Aesthetics after the Covid-19 Armageddon
Pete Richardson takes a look at what’s happening around the world to salon’s as they slowly, very slowly begin to reopen. And it’s not a pretty sight.
Whenever beauty salons, hairdressers and aesthetic practitioners get to go back to work, if the rest of the world is anything to go by then it’s going to be very, very different to the world we worked in and left behind in March.
In Germany hairdressers were allowed to open recently but with a raft of legally enforceable restrictions:
- Styling chairs have to be kept at a minimum distance of 1.5 metres from each other
- Washing hair before a cut is compulsory to help kill off possible viruses
- Magazines are not allowed in the waiting area
- No nice drinks allowed pre-cut and blow dry
- Hairdressers have to wear single-use aprons and disinfect their scissors and brushes between cuts
- And most worryingly for aesthetic practitioners face-to-face grooming, such as beard trimming or eyebrow tinting, is banned. No Botox and fillers!
And if aesthetics treatments are allowed then surely it means loads more work to comply and less clients to treat – and what effect must that have on business?
Dubai has imposed even more strict restrictions on salon including:
- Salons can only open from 12pm – 10pm
- Salons can only accept customers who have made an appointment.

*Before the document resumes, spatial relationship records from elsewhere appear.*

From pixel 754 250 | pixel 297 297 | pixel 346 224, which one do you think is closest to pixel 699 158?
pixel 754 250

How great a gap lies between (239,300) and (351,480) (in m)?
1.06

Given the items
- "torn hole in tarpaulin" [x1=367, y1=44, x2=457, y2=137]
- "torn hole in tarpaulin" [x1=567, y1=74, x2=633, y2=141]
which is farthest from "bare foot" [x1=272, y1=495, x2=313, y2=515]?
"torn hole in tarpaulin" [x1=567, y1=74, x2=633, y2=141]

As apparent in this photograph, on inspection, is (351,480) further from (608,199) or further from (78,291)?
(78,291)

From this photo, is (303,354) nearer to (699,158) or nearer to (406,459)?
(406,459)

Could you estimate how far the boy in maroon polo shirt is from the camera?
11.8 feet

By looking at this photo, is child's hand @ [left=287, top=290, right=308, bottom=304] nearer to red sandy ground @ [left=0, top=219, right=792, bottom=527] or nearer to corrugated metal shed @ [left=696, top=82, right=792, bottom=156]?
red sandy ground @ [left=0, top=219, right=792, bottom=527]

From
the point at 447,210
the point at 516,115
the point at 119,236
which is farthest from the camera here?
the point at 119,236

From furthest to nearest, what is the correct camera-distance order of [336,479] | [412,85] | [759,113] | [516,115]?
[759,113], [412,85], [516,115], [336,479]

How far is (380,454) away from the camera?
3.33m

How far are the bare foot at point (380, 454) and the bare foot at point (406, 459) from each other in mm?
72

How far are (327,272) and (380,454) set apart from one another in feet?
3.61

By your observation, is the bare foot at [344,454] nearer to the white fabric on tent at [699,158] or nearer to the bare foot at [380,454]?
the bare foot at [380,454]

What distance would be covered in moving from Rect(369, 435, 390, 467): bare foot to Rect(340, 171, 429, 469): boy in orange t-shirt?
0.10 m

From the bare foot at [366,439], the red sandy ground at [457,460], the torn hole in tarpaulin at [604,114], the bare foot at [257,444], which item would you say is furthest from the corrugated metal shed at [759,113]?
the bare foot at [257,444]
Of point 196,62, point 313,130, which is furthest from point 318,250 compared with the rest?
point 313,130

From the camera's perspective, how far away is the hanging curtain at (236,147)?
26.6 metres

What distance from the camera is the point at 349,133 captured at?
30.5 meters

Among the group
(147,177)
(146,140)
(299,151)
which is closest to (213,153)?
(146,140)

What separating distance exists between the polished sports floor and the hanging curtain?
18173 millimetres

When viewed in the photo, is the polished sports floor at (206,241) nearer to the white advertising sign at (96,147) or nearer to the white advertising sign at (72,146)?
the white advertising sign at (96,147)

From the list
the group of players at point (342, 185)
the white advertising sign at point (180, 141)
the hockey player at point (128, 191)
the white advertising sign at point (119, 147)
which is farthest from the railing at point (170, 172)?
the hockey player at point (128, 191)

No walk-in’s allowed
- Only hair and nail treatments are allowed
- Salons can only operate with 30% of the workforce
- Salons must take the temperature of all clients prior to entry. Temperatures not to be above 37.5 degrees (however temperatures can be raised due to the heat or stress upon arrival, so if it is marginally over, they are asking the client to wait for 10 minutes so they can cool down and reassess again)
- Clients must wear a face mask at all times
- Clients must adhere to the social distancing rules of keeping chairs and beauty stations two metres apart
- Surfaces must be cleaned daily with approved disinfectant products
- A mandatory cleaning form must be filled out regularly
- Only disposable towels are allowed
Other measures being introduced in various countries across the world to allow businesses in the beauty sector to reopen including;
- Enforcing 2m social distancing, other than client and practitioner
- Compulsory mask wearing for all
- No wating rooms allowed
- Temperature checks on clients
- Perspex screens between clients
- Longer opening hours with fewer staff on duty at any one time
The whole process will become more clinical, more sanitised, less of a social occasion. And it’s likely to be more tightly regulated.
Which means it will be vital to have the support of organisations like the Association of Cosmetic Practitioners Britain to support practitioners through the do’s and dont’s.
The UK Government sets out it’s roadmap on Sunday – a day when we may learn more about the specifics of getting back to work.
One thing is for certain. It is going to be a very different world, where the face of beauty treatments will have changed forever.